History is not tidy. It is not a mystery novel where all the loose ends are tied together in the last pages. Why the Righteous Among the Nations did what they did is not always, absolutely, 100% clear.

All people, Jews, non-Jews, do things because of something inside them. Righteousness could come from faith. It could come from the soul. It could come from their humanity? And sometimes, because of fear, intimidation, or the lack of something inside of them, they cannot or will not.

Why many of the Righteous Among the Nations did what they did remains an enigma except for the fact they did them.

After nearly 70 years, time has covered over so many voices who could speak for or about Chrystman. The weakness is not individual confirmation of his having saved Jewish life, that is plainly recorded in the Shoah Foundation testimonies and works from Sir Martin Gilbert and other secondary materials. The weakness is is there contradictory testimony that has not been discovered?

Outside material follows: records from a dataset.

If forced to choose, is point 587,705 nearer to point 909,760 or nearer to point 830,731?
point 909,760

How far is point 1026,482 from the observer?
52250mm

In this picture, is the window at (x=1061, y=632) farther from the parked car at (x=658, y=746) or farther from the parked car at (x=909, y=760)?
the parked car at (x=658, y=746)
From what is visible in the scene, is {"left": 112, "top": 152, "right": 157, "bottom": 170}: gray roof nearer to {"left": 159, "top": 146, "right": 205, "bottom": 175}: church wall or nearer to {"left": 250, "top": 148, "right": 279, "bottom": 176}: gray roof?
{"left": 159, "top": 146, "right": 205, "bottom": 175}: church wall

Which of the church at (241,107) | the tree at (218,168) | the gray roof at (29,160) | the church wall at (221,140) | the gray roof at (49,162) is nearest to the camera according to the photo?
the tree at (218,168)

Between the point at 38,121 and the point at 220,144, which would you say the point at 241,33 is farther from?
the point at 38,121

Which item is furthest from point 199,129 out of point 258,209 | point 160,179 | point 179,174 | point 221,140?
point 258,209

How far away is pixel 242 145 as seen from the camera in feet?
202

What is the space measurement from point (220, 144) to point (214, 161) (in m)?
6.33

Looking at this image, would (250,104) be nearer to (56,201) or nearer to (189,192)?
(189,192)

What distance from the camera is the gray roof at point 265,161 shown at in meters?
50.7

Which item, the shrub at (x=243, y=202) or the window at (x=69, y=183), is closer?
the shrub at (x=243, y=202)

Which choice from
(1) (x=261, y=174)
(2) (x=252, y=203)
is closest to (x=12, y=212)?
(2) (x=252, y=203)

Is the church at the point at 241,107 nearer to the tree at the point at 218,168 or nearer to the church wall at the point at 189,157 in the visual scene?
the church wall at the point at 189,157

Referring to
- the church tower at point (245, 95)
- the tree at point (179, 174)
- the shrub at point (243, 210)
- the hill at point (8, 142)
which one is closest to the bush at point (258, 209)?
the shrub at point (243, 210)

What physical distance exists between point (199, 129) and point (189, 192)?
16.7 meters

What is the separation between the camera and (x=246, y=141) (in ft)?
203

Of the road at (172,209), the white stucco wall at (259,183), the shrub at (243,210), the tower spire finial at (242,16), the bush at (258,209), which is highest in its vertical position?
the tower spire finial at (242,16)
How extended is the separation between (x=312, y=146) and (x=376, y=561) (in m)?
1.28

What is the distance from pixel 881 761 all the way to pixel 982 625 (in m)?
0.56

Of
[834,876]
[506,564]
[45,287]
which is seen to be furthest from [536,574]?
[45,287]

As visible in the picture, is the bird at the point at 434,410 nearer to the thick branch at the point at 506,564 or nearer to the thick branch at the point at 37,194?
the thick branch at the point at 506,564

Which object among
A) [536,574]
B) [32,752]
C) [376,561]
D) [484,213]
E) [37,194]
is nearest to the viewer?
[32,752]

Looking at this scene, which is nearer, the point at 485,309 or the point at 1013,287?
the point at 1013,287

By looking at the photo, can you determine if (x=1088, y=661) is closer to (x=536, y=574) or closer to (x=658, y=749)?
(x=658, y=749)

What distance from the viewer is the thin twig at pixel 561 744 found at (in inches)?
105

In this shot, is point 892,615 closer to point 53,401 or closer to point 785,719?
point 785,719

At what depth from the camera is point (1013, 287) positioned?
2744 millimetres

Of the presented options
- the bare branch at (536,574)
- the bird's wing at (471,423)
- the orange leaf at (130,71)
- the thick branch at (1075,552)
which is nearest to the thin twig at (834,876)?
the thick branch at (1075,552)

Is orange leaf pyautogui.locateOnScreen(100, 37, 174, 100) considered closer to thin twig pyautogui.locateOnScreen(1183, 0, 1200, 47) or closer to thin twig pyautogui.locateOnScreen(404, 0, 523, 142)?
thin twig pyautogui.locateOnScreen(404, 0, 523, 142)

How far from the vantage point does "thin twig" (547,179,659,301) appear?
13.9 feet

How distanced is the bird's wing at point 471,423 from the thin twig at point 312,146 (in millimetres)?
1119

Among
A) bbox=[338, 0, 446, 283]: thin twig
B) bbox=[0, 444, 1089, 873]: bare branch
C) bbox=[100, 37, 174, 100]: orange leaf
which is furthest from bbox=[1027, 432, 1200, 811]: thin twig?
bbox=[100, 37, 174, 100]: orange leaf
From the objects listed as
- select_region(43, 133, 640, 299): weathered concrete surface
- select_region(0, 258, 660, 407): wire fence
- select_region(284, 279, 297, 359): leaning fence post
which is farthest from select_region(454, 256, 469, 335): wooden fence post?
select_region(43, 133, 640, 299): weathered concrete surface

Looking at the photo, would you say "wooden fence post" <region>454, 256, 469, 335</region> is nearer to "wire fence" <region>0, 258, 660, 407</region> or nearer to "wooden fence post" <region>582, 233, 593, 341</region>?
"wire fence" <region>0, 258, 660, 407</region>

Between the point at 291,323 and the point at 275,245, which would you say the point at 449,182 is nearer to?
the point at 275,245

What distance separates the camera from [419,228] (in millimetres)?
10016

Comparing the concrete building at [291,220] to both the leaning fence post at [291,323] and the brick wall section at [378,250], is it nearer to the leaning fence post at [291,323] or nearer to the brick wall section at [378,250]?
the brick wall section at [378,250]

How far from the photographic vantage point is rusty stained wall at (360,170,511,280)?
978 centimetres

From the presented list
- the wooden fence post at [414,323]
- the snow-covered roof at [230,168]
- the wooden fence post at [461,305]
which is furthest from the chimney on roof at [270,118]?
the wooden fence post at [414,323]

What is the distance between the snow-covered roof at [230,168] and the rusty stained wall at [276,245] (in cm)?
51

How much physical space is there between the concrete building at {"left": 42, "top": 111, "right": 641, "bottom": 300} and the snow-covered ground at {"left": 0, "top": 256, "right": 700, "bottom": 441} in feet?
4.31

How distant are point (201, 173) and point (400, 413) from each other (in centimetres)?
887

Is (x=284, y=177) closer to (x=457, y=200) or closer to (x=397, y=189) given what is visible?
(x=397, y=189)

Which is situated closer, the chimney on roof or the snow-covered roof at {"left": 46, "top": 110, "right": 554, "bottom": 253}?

Was Chrystman a Schindler? There are parallels and differences. Schindler was a Nazi party member. Chrystman was not. Schindler relocated his Jews and his factory. Chrystman could not relocate his factory and could not relocate his Jews.

Did Chrystman save 700 Jews as my Aunt wrote? So far, that aspect of the story is not conclusive.

Help is needed, much needed, much wanted, before justice and memory is possibly given to Reinhold Chrystman as a Righteous Among the Nations.


Jerry Klinger is president of the Jewish American Society for Historic Preservation.

www.JASHP.org

He can be reached at Jashp1@msn.com



[1] Rabbi Mordechai Schreiber, pg. XII, Saving the Jews, Mordecai Paldiel, Schreiber Publishing, Rockville, Md. 2000

[2] http://www.ushmm.org/wlc/en/article.php?ModuleId=10005298

[3] Oskar Schindler died in 1974, broke and virtually alone. The SchindlerJuden had repeatedly attempted to help him. His war experiences had broken him beyond repair. Even the gold ring fashioned from the gold taken from the teeth of some of his Juden, he sold for drink. He is buried in Jerusalem, as was his wish.

[4] http://www.yadvashem.org/yv/en/righteous/faq.asp

[5] http://www.yadvashem.org/yv/en/holocaust/insights/video/righteous_program.asp#!prettyPhoto

[6] http://www.yadvashem.org/yv/en/righteous/statistics.asp#explanation

[7] Chrystman is spelled a number of different ways in documents - Chrystmann, Kristman, Christman.